Organisations
L'apprentissage : une voie tout en virages serrés
À travers l'apprentissage les jeunes découvrent le monde du travail et ses rudesses.
Une enquête menée par la Jeunesse ouvrière chrétienne a eu la bonne idée de demander l'avis des apprentis sur leur formation. Instructif et rude. Un chemin vers l'emploi loin d'être rose...
Pour les plus anciens d'entre-nous, la Jeunesse ouvrière chrétienne (JOC) est l'une des sources du mouvement syndical et social, créée en 1925, qui a vu sortir de ses rangs des hommes comme Jacques Delors, Eugène Descamps (secrétaire de la CFDT), Jean-Marc Ayrault (maire de Nantes) et un nombre considérable de militants politiques et syndicaux qui payèrent un lourd tribut à l'occupation nazie.
Si la JOC a aujourd'hui perdu de son influence, elle reste comme à son origine très attentive à la situation des jeunes travailleurs. Ne fut-elle pas à l'origine de la mise en place des foyers de jeunes travailleurs et d'une action permanente de soutien aux apprentis ?
Il n'est donc pas étonnant que la JOC se soit lancée dans une étude sur la situation actuelle des jeunes en apprentissage, ledit apprentissage étant souvent présenté comme une voie d'excellence pour accéder à un emploi qualifié.
Mais qui de mieux qualifié pour parler du sujet que les apprentis eux-mêmes ?
En fait, sans réelle surprise, il apparaît que les apprentis connaissent les situations les plus variées que connaissent les travailleurs adultes. Si d'après les témoignages recueillis l'apprenti mécanicien ne balaie plus systématiquement le garage, il n'en reste pas moins que l'apprentissage est toujours considéré comme une voie réservée pour ceux qui n'ont pas été en mesure de suivre les filières de l'enseignement général. Est-ce pour cela que plus de 68 % des apprentis se sentent considérés comme des employés subalternes que l'on n'écoute pas et que l'on ne respecte pas dans l'entreprise où ils se forment ?

◆ ENTRÉES
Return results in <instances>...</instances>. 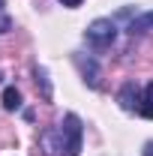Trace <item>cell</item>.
<instances>
[{
	"mask_svg": "<svg viewBox=\"0 0 153 156\" xmlns=\"http://www.w3.org/2000/svg\"><path fill=\"white\" fill-rule=\"evenodd\" d=\"M141 96H144V90H138L135 81H126L120 87V93H117V102H120L123 111H138L141 108Z\"/></svg>",
	"mask_w": 153,
	"mask_h": 156,
	"instance_id": "277c9868",
	"label": "cell"
},
{
	"mask_svg": "<svg viewBox=\"0 0 153 156\" xmlns=\"http://www.w3.org/2000/svg\"><path fill=\"white\" fill-rule=\"evenodd\" d=\"M87 42H90V48H96V51H105V48H111L117 39V24L111 18H96L90 27H87Z\"/></svg>",
	"mask_w": 153,
	"mask_h": 156,
	"instance_id": "7a4b0ae2",
	"label": "cell"
},
{
	"mask_svg": "<svg viewBox=\"0 0 153 156\" xmlns=\"http://www.w3.org/2000/svg\"><path fill=\"white\" fill-rule=\"evenodd\" d=\"M63 6H69V9H75V6H81V0H60Z\"/></svg>",
	"mask_w": 153,
	"mask_h": 156,
	"instance_id": "30bf717a",
	"label": "cell"
},
{
	"mask_svg": "<svg viewBox=\"0 0 153 156\" xmlns=\"http://www.w3.org/2000/svg\"><path fill=\"white\" fill-rule=\"evenodd\" d=\"M36 81L42 84V96L51 99V84H48V75H45V69H39V66H36Z\"/></svg>",
	"mask_w": 153,
	"mask_h": 156,
	"instance_id": "ba28073f",
	"label": "cell"
},
{
	"mask_svg": "<svg viewBox=\"0 0 153 156\" xmlns=\"http://www.w3.org/2000/svg\"><path fill=\"white\" fill-rule=\"evenodd\" d=\"M141 156H153V141H147V144H144V150H141Z\"/></svg>",
	"mask_w": 153,
	"mask_h": 156,
	"instance_id": "9c48e42d",
	"label": "cell"
},
{
	"mask_svg": "<svg viewBox=\"0 0 153 156\" xmlns=\"http://www.w3.org/2000/svg\"><path fill=\"white\" fill-rule=\"evenodd\" d=\"M138 114L153 120V81L144 87V96H141V108H138Z\"/></svg>",
	"mask_w": 153,
	"mask_h": 156,
	"instance_id": "8992f818",
	"label": "cell"
},
{
	"mask_svg": "<svg viewBox=\"0 0 153 156\" xmlns=\"http://www.w3.org/2000/svg\"><path fill=\"white\" fill-rule=\"evenodd\" d=\"M75 63H78V69H81V75H84V84L96 90V87L102 84V69H99V63H96L93 57H84V54H75Z\"/></svg>",
	"mask_w": 153,
	"mask_h": 156,
	"instance_id": "3957f363",
	"label": "cell"
},
{
	"mask_svg": "<svg viewBox=\"0 0 153 156\" xmlns=\"http://www.w3.org/2000/svg\"><path fill=\"white\" fill-rule=\"evenodd\" d=\"M129 36H150L153 33V12H141V15H135L129 21Z\"/></svg>",
	"mask_w": 153,
	"mask_h": 156,
	"instance_id": "5b68a950",
	"label": "cell"
},
{
	"mask_svg": "<svg viewBox=\"0 0 153 156\" xmlns=\"http://www.w3.org/2000/svg\"><path fill=\"white\" fill-rule=\"evenodd\" d=\"M0 102H3V108H6V111H18V108H21V93L15 90V87H6Z\"/></svg>",
	"mask_w": 153,
	"mask_h": 156,
	"instance_id": "52a82bcc",
	"label": "cell"
},
{
	"mask_svg": "<svg viewBox=\"0 0 153 156\" xmlns=\"http://www.w3.org/2000/svg\"><path fill=\"white\" fill-rule=\"evenodd\" d=\"M9 30V18H0V33H6Z\"/></svg>",
	"mask_w": 153,
	"mask_h": 156,
	"instance_id": "8fae6325",
	"label": "cell"
},
{
	"mask_svg": "<svg viewBox=\"0 0 153 156\" xmlns=\"http://www.w3.org/2000/svg\"><path fill=\"white\" fill-rule=\"evenodd\" d=\"M81 138H84L81 117L78 114H66L63 123L48 126V129L39 135V144H42V153L45 156H78L81 153Z\"/></svg>",
	"mask_w": 153,
	"mask_h": 156,
	"instance_id": "6da1fadb",
	"label": "cell"
},
{
	"mask_svg": "<svg viewBox=\"0 0 153 156\" xmlns=\"http://www.w3.org/2000/svg\"><path fill=\"white\" fill-rule=\"evenodd\" d=\"M3 3H6V0H0V9H3Z\"/></svg>",
	"mask_w": 153,
	"mask_h": 156,
	"instance_id": "7c38bea8",
	"label": "cell"
}]
</instances>
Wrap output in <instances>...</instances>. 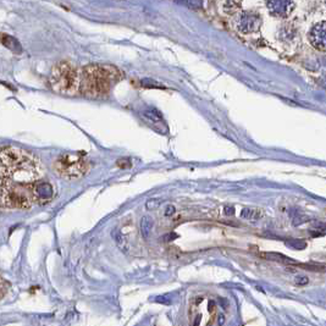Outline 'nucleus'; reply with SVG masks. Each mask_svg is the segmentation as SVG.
Masks as SVG:
<instances>
[{
    "label": "nucleus",
    "mask_w": 326,
    "mask_h": 326,
    "mask_svg": "<svg viewBox=\"0 0 326 326\" xmlns=\"http://www.w3.org/2000/svg\"><path fill=\"white\" fill-rule=\"evenodd\" d=\"M122 78L118 69L110 65H90L81 73L80 91L91 99L105 98L114 86Z\"/></svg>",
    "instance_id": "f03ea898"
},
{
    "label": "nucleus",
    "mask_w": 326,
    "mask_h": 326,
    "mask_svg": "<svg viewBox=\"0 0 326 326\" xmlns=\"http://www.w3.org/2000/svg\"><path fill=\"white\" fill-rule=\"evenodd\" d=\"M241 7V0H222V10L225 14H237Z\"/></svg>",
    "instance_id": "9b49d317"
},
{
    "label": "nucleus",
    "mask_w": 326,
    "mask_h": 326,
    "mask_svg": "<svg viewBox=\"0 0 326 326\" xmlns=\"http://www.w3.org/2000/svg\"><path fill=\"white\" fill-rule=\"evenodd\" d=\"M224 322H225L224 317H222V315H220V322H219V324H220V325H222V324H224Z\"/></svg>",
    "instance_id": "4be33fe9"
},
{
    "label": "nucleus",
    "mask_w": 326,
    "mask_h": 326,
    "mask_svg": "<svg viewBox=\"0 0 326 326\" xmlns=\"http://www.w3.org/2000/svg\"><path fill=\"white\" fill-rule=\"evenodd\" d=\"M175 2L193 10H199L203 7V0H175Z\"/></svg>",
    "instance_id": "f8f14e48"
},
{
    "label": "nucleus",
    "mask_w": 326,
    "mask_h": 326,
    "mask_svg": "<svg viewBox=\"0 0 326 326\" xmlns=\"http://www.w3.org/2000/svg\"><path fill=\"white\" fill-rule=\"evenodd\" d=\"M285 244L287 247H290V248H292V249H300V251H302V249L307 248V243H305L304 241H301V239H296V238L287 239V241L285 242Z\"/></svg>",
    "instance_id": "2eb2a0df"
},
{
    "label": "nucleus",
    "mask_w": 326,
    "mask_h": 326,
    "mask_svg": "<svg viewBox=\"0 0 326 326\" xmlns=\"http://www.w3.org/2000/svg\"><path fill=\"white\" fill-rule=\"evenodd\" d=\"M6 291H7L6 282H5V281L2 280L1 276H0V300H1V298L4 297L5 293H6Z\"/></svg>",
    "instance_id": "f3484780"
},
{
    "label": "nucleus",
    "mask_w": 326,
    "mask_h": 326,
    "mask_svg": "<svg viewBox=\"0 0 326 326\" xmlns=\"http://www.w3.org/2000/svg\"><path fill=\"white\" fill-rule=\"evenodd\" d=\"M1 43L4 44L7 49H10L11 51H14V53L20 54L22 51L21 44H20L19 41H17L16 38H14V37L7 36V34H2Z\"/></svg>",
    "instance_id": "9d476101"
},
{
    "label": "nucleus",
    "mask_w": 326,
    "mask_h": 326,
    "mask_svg": "<svg viewBox=\"0 0 326 326\" xmlns=\"http://www.w3.org/2000/svg\"><path fill=\"white\" fill-rule=\"evenodd\" d=\"M209 304H210V307H209V309H210V312H211V310H214V308H215V307H214V305H215V303H214L213 301H211V302L209 303Z\"/></svg>",
    "instance_id": "412c9836"
},
{
    "label": "nucleus",
    "mask_w": 326,
    "mask_h": 326,
    "mask_svg": "<svg viewBox=\"0 0 326 326\" xmlns=\"http://www.w3.org/2000/svg\"><path fill=\"white\" fill-rule=\"evenodd\" d=\"M263 20L260 14L253 11V10H247V11H238L234 19V26L237 31L243 34H251L259 31Z\"/></svg>",
    "instance_id": "423d86ee"
},
{
    "label": "nucleus",
    "mask_w": 326,
    "mask_h": 326,
    "mask_svg": "<svg viewBox=\"0 0 326 326\" xmlns=\"http://www.w3.org/2000/svg\"><path fill=\"white\" fill-rule=\"evenodd\" d=\"M224 213H225V215L232 216V215H234L236 210H234V209H233V207H225Z\"/></svg>",
    "instance_id": "6ab92c4d"
},
{
    "label": "nucleus",
    "mask_w": 326,
    "mask_h": 326,
    "mask_svg": "<svg viewBox=\"0 0 326 326\" xmlns=\"http://www.w3.org/2000/svg\"><path fill=\"white\" fill-rule=\"evenodd\" d=\"M36 202L33 184L5 181L0 186L1 210H28Z\"/></svg>",
    "instance_id": "7ed1b4c3"
},
{
    "label": "nucleus",
    "mask_w": 326,
    "mask_h": 326,
    "mask_svg": "<svg viewBox=\"0 0 326 326\" xmlns=\"http://www.w3.org/2000/svg\"><path fill=\"white\" fill-rule=\"evenodd\" d=\"M293 0H266V7L271 16L276 19H287L295 10Z\"/></svg>",
    "instance_id": "0eeeda50"
},
{
    "label": "nucleus",
    "mask_w": 326,
    "mask_h": 326,
    "mask_svg": "<svg viewBox=\"0 0 326 326\" xmlns=\"http://www.w3.org/2000/svg\"><path fill=\"white\" fill-rule=\"evenodd\" d=\"M241 216L244 217V219H249V220H256L260 217V214H259L258 210L256 209H243L241 213Z\"/></svg>",
    "instance_id": "dca6fc26"
},
{
    "label": "nucleus",
    "mask_w": 326,
    "mask_h": 326,
    "mask_svg": "<svg viewBox=\"0 0 326 326\" xmlns=\"http://www.w3.org/2000/svg\"><path fill=\"white\" fill-rule=\"evenodd\" d=\"M296 36V29L293 28L291 24H285V26L281 28L280 31V37L286 41H291L292 38H295Z\"/></svg>",
    "instance_id": "4468645a"
},
{
    "label": "nucleus",
    "mask_w": 326,
    "mask_h": 326,
    "mask_svg": "<svg viewBox=\"0 0 326 326\" xmlns=\"http://www.w3.org/2000/svg\"><path fill=\"white\" fill-rule=\"evenodd\" d=\"M175 213V208L174 207H167V210H166V215H171V214Z\"/></svg>",
    "instance_id": "aec40b11"
},
{
    "label": "nucleus",
    "mask_w": 326,
    "mask_h": 326,
    "mask_svg": "<svg viewBox=\"0 0 326 326\" xmlns=\"http://www.w3.org/2000/svg\"><path fill=\"white\" fill-rule=\"evenodd\" d=\"M50 86L59 94L75 95L80 92L81 75L71 64L61 61L53 68Z\"/></svg>",
    "instance_id": "20e7f679"
},
{
    "label": "nucleus",
    "mask_w": 326,
    "mask_h": 326,
    "mask_svg": "<svg viewBox=\"0 0 326 326\" xmlns=\"http://www.w3.org/2000/svg\"><path fill=\"white\" fill-rule=\"evenodd\" d=\"M56 175L66 180H78L90 170V163L85 157L73 153H65L56 158L53 163Z\"/></svg>",
    "instance_id": "39448f33"
},
{
    "label": "nucleus",
    "mask_w": 326,
    "mask_h": 326,
    "mask_svg": "<svg viewBox=\"0 0 326 326\" xmlns=\"http://www.w3.org/2000/svg\"><path fill=\"white\" fill-rule=\"evenodd\" d=\"M34 186V193H36V199L37 203H44V202L50 201L51 193H53V189H51L50 185L48 184H33Z\"/></svg>",
    "instance_id": "1a4fd4ad"
},
{
    "label": "nucleus",
    "mask_w": 326,
    "mask_h": 326,
    "mask_svg": "<svg viewBox=\"0 0 326 326\" xmlns=\"http://www.w3.org/2000/svg\"><path fill=\"white\" fill-rule=\"evenodd\" d=\"M308 282H309V280H308L307 276H298V278L296 279V283H297L298 286H304L307 285Z\"/></svg>",
    "instance_id": "a211bd4d"
},
{
    "label": "nucleus",
    "mask_w": 326,
    "mask_h": 326,
    "mask_svg": "<svg viewBox=\"0 0 326 326\" xmlns=\"http://www.w3.org/2000/svg\"><path fill=\"white\" fill-rule=\"evenodd\" d=\"M264 256H266V259H270V260L281 261V263H288V264L296 263L295 260H291L288 256H283V254H280V253H271V252H269V253L264 254Z\"/></svg>",
    "instance_id": "ddd939ff"
},
{
    "label": "nucleus",
    "mask_w": 326,
    "mask_h": 326,
    "mask_svg": "<svg viewBox=\"0 0 326 326\" xmlns=\"http://www.w3.org/2000/svg\"><path fill=\"white\" fill-rule=\"evenodd\" d=\"M310 44L317 50L326 51V21H320L310 28L308 34Z\"/></svg>",
    "instance_id": "6e6552de"
},
{
    "label": "nucleus",
    "mask_w": 326,
    "mask_h": 326,
    "mask_svg": "<svg viewBox=\"0 0 326 326\" xmlns=\"http://www.w3.org/2000/svg\"><path fill=\"white\" fill-rule=\"evenodd\" d=\"M44 166L32 153L14 147H0V179L19 184H34L43 179Z\"/></svg>",
    "instance_id": "f257e3e1"
}]
</instances>
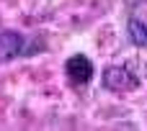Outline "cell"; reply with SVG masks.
Masks as SVG:
<instances>
[{
	"mask_svg": "<svg viewBox=\"0 0 147 131\" xmlns=\"http://www.w3.org/2000/svg\"><path fill=\"white\" fill-rule=\"evenodd\" d=\"M26 39L18 31H0V62H10L18 54H23Z\"/></svg>",
	"mask_w": 147,
	"mask_h": 131,
	"instance_id": "3",
	"label": "cell"
},
{
	"mask_svg": "<svg viewBox=\"0 0 147 131\" xmlns=\"http://www.w3.org/2000/svg\"><path fill=\"white\" fill-rule=\"evenodd\" d=\"M129 39L137 46H147V23H142L140 18L129 21Z\"/></svg>",
	"mask_w": 147,
	"mask_h": 131,
	"instance_id": "4",
	"label": "cell"
},
{
	"mask_svg": "<svg viewBox=\"0 0 147 131\" xmlns=\"http://www.w3.org/2000/svg\"><path fill=\"white\" fill-rule=\"evenodd\" d=\"M65 72H67L72 85H88L93 80V64L85 54H72L65 62Z\"/></svg>",
	"mask_w": 147,
	"mask_h": 131,
	"instance_id": "2",
	"label": "cell"
},
{
	"mask_svg": "<svg viewBox=\"0 0 147 131\" xmlns=\"http://www.w3.org/2000/svg\"><path fill=\"white\" fill-rule=\"evenodd\" d=\"M103 85L114 93H127V90H134L140 85V80L127 70V67H106L103 72Z\"/></svg>",
	"mask_w": 147,
	"mask_h": 131,
	"instance_id": "1",
	"label": "cell"
}]
</instances>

◆ CONSIGNE
Pouvez-vous extraire du texte sur l'apprentissage, sans rien y changer, tout ce qui va de « En fait, sans » jusqu'à « se forment ? » ? Ces enregistrements n'ont aucun rapport avec le texte sur l'apprentissage.

◆ CORRIGÉ
En fait, sans réelle surprise, il apparaît que les apprentis connaissent les situations les plus variées que connaissent les travailleurs adultes. Si d'après les témoignages recueillis l'apprenti mécanicien ne balaie plus systématiquement le garage, il n'en reste pas moins que l'apprentissage est toujours considéré comme une voie réservée pour ceux qui n'ont pas été en mesure de suivre les filières de l'enseignement général. Est-ce pour cela que plus de 68 % des apprentis se sentent considérés comme des employés subalternes que l'on n'écoute pas et que l'on ne respecte pas dans l'entreprise où ils se forment ?